** BEGIN **

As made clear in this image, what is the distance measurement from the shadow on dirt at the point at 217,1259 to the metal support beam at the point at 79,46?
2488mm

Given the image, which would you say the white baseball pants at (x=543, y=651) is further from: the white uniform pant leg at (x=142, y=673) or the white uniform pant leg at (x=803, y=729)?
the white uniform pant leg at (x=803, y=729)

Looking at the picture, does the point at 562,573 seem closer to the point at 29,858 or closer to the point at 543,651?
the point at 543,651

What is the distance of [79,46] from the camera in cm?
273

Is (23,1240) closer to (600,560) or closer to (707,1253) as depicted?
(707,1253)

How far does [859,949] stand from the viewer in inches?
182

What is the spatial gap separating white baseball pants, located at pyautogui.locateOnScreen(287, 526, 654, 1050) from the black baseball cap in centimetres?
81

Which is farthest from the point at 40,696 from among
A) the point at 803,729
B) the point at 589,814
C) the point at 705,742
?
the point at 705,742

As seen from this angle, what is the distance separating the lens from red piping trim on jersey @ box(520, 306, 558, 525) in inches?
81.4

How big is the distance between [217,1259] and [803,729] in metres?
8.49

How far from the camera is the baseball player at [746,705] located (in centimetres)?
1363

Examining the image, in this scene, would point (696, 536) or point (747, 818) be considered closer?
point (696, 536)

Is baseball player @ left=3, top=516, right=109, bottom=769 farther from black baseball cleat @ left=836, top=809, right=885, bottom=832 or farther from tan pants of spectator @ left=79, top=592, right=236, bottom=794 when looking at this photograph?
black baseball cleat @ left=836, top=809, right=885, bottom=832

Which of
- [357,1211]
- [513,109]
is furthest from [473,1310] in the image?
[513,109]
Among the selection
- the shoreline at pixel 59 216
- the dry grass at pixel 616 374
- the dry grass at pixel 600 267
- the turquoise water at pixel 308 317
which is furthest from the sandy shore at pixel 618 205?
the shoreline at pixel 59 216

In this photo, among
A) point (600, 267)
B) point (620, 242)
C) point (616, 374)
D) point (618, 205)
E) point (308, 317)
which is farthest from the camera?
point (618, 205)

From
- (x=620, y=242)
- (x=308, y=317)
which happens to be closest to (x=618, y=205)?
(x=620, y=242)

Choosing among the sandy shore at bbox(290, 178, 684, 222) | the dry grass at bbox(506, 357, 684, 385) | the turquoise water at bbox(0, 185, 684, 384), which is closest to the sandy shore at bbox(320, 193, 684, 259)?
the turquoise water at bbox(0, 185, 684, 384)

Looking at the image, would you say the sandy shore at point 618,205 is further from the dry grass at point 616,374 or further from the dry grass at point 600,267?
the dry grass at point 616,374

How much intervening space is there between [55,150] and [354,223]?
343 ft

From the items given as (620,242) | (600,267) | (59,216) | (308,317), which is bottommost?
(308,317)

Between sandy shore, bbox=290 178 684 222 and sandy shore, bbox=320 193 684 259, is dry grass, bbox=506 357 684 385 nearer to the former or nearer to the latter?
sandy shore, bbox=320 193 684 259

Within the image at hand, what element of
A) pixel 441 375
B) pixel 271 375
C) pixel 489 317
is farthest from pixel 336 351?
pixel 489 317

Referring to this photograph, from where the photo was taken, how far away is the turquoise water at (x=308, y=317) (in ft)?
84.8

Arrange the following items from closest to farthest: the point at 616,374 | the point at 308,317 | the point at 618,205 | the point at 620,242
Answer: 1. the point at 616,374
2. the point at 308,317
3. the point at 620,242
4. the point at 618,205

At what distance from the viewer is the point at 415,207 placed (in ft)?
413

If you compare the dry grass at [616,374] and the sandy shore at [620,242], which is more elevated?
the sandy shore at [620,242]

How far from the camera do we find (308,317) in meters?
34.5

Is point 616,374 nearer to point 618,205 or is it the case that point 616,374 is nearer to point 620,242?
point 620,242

** END **
** BEGIN **

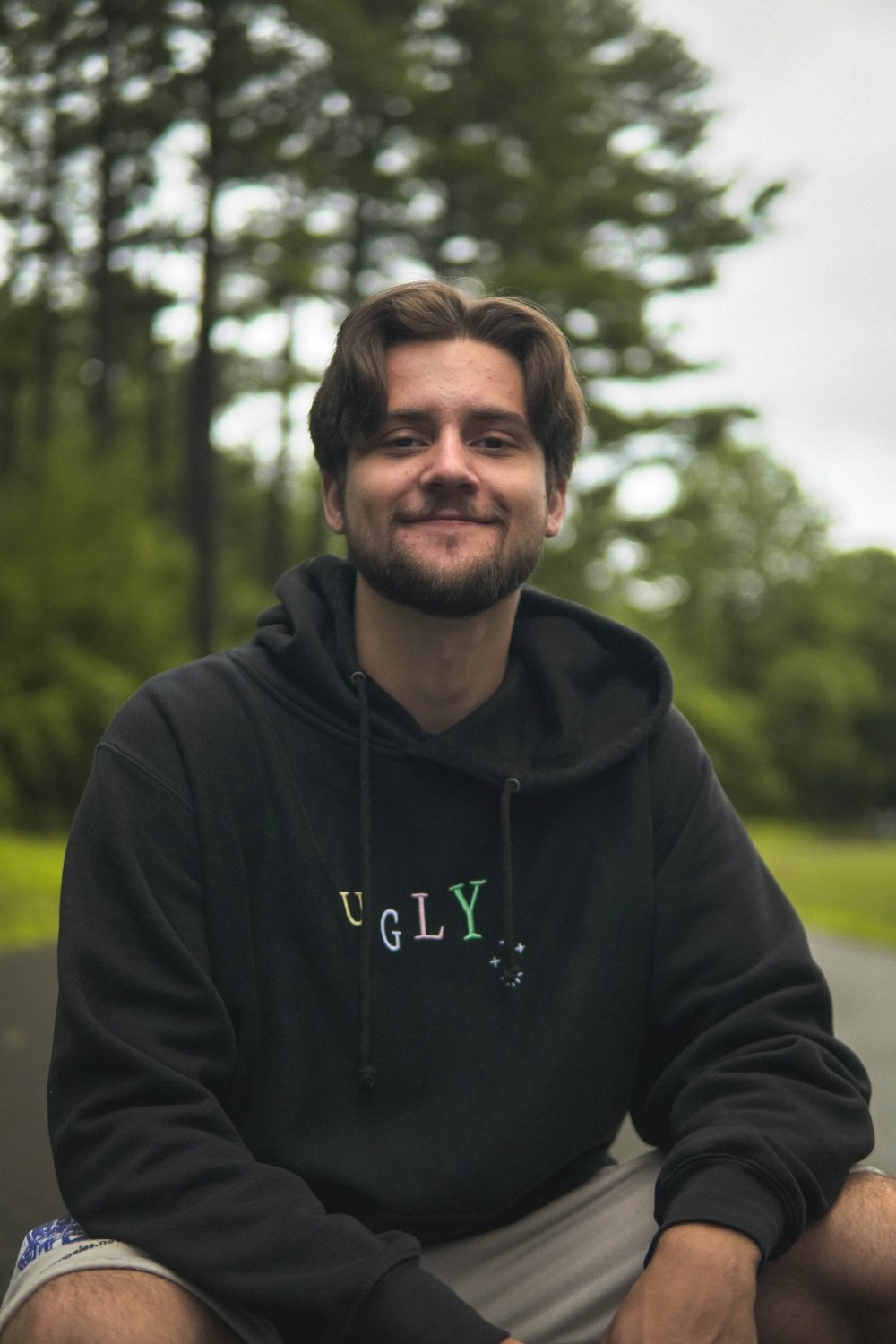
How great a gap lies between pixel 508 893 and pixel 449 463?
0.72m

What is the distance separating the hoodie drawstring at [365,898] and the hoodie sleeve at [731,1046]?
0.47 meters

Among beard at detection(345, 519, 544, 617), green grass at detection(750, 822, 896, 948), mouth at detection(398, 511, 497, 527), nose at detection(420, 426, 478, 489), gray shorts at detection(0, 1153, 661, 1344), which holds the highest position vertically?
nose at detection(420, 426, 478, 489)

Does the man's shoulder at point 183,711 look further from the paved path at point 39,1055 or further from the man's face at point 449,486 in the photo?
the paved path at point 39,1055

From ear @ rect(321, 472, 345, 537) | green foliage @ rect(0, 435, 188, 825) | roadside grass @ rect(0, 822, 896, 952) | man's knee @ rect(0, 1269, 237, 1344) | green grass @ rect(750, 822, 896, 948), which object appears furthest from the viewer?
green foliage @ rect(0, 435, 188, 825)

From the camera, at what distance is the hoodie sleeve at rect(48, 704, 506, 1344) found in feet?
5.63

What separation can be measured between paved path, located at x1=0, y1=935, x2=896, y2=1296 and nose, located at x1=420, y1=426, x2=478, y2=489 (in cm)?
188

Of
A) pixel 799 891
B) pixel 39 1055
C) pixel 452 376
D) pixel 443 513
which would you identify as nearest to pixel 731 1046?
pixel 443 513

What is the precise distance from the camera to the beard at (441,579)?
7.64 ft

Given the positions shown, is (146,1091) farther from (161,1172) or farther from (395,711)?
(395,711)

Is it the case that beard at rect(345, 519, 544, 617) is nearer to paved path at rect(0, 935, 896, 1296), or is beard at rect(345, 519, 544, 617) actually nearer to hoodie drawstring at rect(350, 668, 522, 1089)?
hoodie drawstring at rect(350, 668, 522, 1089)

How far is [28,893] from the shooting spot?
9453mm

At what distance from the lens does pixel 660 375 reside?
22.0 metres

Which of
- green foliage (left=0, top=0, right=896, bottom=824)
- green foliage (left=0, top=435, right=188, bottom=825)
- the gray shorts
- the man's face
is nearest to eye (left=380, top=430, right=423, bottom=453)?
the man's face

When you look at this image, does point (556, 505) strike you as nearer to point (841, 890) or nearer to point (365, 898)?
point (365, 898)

** END **
** BEGIN **

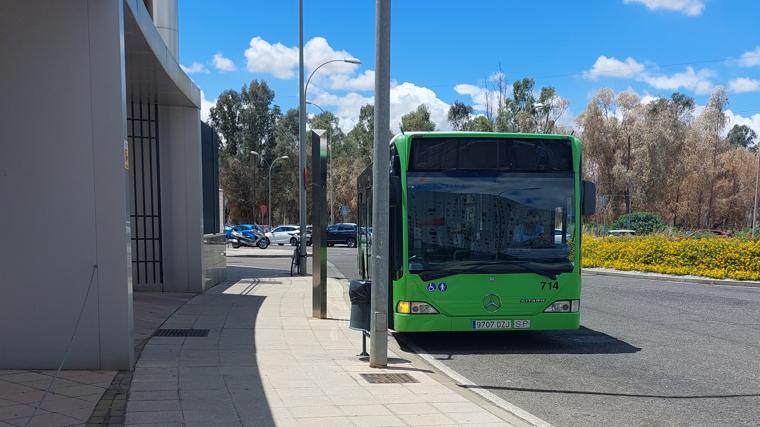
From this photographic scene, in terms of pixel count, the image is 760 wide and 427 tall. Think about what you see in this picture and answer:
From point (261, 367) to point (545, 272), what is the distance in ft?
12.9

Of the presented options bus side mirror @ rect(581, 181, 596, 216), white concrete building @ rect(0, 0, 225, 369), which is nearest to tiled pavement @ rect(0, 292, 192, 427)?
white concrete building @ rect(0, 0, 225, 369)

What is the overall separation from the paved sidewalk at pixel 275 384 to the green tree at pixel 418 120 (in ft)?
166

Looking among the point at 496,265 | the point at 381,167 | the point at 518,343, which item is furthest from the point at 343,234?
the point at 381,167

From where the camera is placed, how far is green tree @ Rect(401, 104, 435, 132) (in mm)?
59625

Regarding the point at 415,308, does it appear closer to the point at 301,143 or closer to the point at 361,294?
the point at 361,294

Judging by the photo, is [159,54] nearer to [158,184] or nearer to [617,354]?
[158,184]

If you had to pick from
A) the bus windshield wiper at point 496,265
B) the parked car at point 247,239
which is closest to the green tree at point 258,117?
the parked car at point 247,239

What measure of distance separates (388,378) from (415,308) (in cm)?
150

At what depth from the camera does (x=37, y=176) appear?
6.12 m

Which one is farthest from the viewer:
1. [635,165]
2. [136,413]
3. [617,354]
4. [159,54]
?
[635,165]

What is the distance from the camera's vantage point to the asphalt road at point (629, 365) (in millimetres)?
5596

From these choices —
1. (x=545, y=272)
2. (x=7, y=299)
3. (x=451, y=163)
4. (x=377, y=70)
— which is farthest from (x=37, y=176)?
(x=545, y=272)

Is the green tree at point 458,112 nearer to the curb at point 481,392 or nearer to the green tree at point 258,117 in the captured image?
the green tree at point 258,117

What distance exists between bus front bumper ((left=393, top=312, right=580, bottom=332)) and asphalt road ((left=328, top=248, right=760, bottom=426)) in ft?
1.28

** END **

Given problem:
In the entries from the line with "Among beard at" to the line with "22.0 metres", replace "beard" with "chin" and write out those lines again with nothing else changed.

Solution for this task:
Among chin at detection(345, 519, 544, 617), green grass at detection(750, 822, 896, 948), mouth at detection(398, 511, 497, 527), nose at detection(420, 426, 478, 489), gray shorts at detection(0, 1153, 661, 1344), which holds the highest position vertically?
nose at detection(420, 426, 478, 489)

Does the man's shoulder at point 183,711 look further from the paved path at point 39,1055 or further from the man's face at point 449,486 in the photo?
the paved path at point 39,1055

From ear @ rect(321, 472, 345, 537) | green foliage @ rect(0, 435, 188, 825) | roadside grass @ rect(0, 822, 896, 952) | man's knee @ rect(0, 1269, 237, 1344) | green grass @ rect(750, 822, 896, 948), which object appears furthest from the viewer?
green foliage @ rect(0, 435, 188, 825)

From the camera, at what distance is the hoodie sleeve at rect(48, 704, 506, 1344) found in feet?
5.63

What separation can be measured between paved path, located at x1=0, y1=935, x2=896, y2=1296 and nose, located at x1=420, y1=426, x2=478, y2=489 (in cm)?
188

Of
A) pixel 799 891
B) pixel 39 1055
C) pixel 452 376
D) pixel 443 513
which would you identify as nearest to pixel 731 1046?
pixel 443 513

What is the precise distance from the camera to the chin at (441,579)?
7.64 ft

Given the positions shown, is (146,1091) farther from (161,1172) or farther from (395,711)?
(395,711)

Is it the case that chin at rect(345, 519, 544, 617) is nearer to paved path at rect(0, 935, 896, 1296), or is chin at rect(345, 519, 544, 617) actually nearer to hoodie drawstring at rect(350, 668, 522, 1089)?
hoodie drawstring at rect(350, 668, 522, 1089)

How far is [28,893] from the shooting spot?
9453mm

At what distance from the lens does pixel 660 375 reside?
22.0 metres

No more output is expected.